Pinjaman ke rentenir lebih banyak untuk keperluan belanja rumah tangga (konsumtif) ketimbang kepentingan produktif untuk usaha atau kerja. Fakta semacam ini menjadikan orang desa semakin terpuruk ke dalam kesulitan ekonomi dan semakin tak punya harapan untuk keluar dari jerat kemiskinan. Orang desa memerlukan hadirnya lembaga keuangan yang dapat meningkatkan akses mereka terhadap permodalan dengan syarat yang mudah mereka penuhi. Lembaga keuangan semacam itu sangat mendesak di perbanyak di desa dan dikelola oleh dan untuk masyarakat desa sendiri. Dalam konteks inilah kehadiran Badan Usaha Milik Desa Lembaga Keuangan Mikro (BUMDes LKM) menjadi penting. BUMDes LKM menjadi alat atau wadah pemberdayaan potensi ekonomi masyarakat desa dengan berbasis pada kemampuan lokal. Perkembangan BUMDes LKM sebagai suatu usaha keuangan mikro di Kapanewon Panjatan cukup mengembirakan, walaupun tetap harus ditekankan masih sangat terbuka peluang mengembangkan unit usaha baru yang lebih maju.

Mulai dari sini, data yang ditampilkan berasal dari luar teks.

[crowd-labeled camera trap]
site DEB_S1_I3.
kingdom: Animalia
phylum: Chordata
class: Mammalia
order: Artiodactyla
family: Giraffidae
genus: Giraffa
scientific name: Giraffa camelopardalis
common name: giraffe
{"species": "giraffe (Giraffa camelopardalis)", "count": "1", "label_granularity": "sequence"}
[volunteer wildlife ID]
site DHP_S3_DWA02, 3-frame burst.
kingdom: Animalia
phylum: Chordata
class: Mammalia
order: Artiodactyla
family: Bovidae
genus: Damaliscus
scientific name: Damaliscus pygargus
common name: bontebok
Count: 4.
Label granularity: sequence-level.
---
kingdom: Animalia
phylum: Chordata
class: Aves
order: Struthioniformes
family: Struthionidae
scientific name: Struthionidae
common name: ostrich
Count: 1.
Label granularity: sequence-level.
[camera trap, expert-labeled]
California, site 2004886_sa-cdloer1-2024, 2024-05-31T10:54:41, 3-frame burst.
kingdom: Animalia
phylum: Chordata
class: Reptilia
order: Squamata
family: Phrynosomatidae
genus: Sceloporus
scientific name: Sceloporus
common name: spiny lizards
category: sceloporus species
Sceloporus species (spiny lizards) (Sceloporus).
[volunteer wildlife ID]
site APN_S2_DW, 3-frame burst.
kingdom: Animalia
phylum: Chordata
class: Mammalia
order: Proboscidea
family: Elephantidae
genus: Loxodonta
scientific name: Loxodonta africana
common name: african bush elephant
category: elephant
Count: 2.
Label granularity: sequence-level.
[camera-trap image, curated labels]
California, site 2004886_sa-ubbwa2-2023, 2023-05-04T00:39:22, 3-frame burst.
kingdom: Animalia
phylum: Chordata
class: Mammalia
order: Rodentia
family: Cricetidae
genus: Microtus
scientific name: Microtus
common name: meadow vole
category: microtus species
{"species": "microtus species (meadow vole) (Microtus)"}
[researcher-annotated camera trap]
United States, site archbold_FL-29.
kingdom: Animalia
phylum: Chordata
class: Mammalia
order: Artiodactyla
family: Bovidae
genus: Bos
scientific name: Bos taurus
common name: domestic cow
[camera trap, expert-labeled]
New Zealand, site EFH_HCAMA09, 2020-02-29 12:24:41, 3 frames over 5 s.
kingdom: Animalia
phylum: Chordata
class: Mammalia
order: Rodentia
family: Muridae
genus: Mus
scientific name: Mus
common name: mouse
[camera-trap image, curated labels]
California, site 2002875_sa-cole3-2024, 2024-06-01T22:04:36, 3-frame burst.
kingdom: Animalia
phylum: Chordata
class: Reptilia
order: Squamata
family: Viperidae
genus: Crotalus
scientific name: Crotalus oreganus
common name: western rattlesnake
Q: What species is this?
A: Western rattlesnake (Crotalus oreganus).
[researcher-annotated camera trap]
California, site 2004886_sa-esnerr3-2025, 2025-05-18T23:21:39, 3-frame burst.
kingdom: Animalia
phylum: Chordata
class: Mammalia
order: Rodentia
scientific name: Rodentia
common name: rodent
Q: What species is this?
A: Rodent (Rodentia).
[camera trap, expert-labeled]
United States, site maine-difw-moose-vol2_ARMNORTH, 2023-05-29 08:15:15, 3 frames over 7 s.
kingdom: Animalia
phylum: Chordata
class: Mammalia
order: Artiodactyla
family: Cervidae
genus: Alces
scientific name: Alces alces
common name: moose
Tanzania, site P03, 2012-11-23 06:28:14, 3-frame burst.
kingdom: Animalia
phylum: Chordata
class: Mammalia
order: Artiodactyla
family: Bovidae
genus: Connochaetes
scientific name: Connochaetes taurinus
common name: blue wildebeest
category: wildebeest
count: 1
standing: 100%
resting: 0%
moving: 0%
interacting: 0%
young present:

BUMDes LKM menjawab kebutuhan rill masyarakat desa yang memerlukan lembaga keuangan mikro yang terpercaya dan mudah mereka akses. BUMDes LKM berperan aktif ikut serta mengentaskan kemiskinan dan mengembangkan ekonomi masyarakat desa. BUMDes LKM tumbuh dan mengakar bersama masyarakat, dan terbukti mampu memberikan pelayanan kepada masyarakat miskin yang tidak terjangkau layanan lembaga keuangan formal. Dalam usaha menanggulangi kemiskinan dan menggerakkan ekonomi rakyat, maka penguatan, pemberdayaan, dan pengembangan Lembaga keuangan mikro seperti BUMDes LKM, dilakukan dengan prinsip Mandiri, Transparan-Profesional, Prudential atau disingkat MANTAPP. Mandiri bermakna tidak tergantung pada pihak lain dan dalam bekerjasama dengan pihak lain dilakukan tanpa tekanan dan tendensi apapun. Transparan berarti pengelolaan usaha dilakukan secara terbuka. Profesional merujuk kepada manajemen usaha yang dijalankan dengan mengacu pada prinsip profesionalisme. Prudential berkaitan dengan prinsip pemberian kredit atau pinjaman dilakukan berdasarkan asas kehati-hatian melalui penilaian kelayakan dan prosedur yang ditentukan.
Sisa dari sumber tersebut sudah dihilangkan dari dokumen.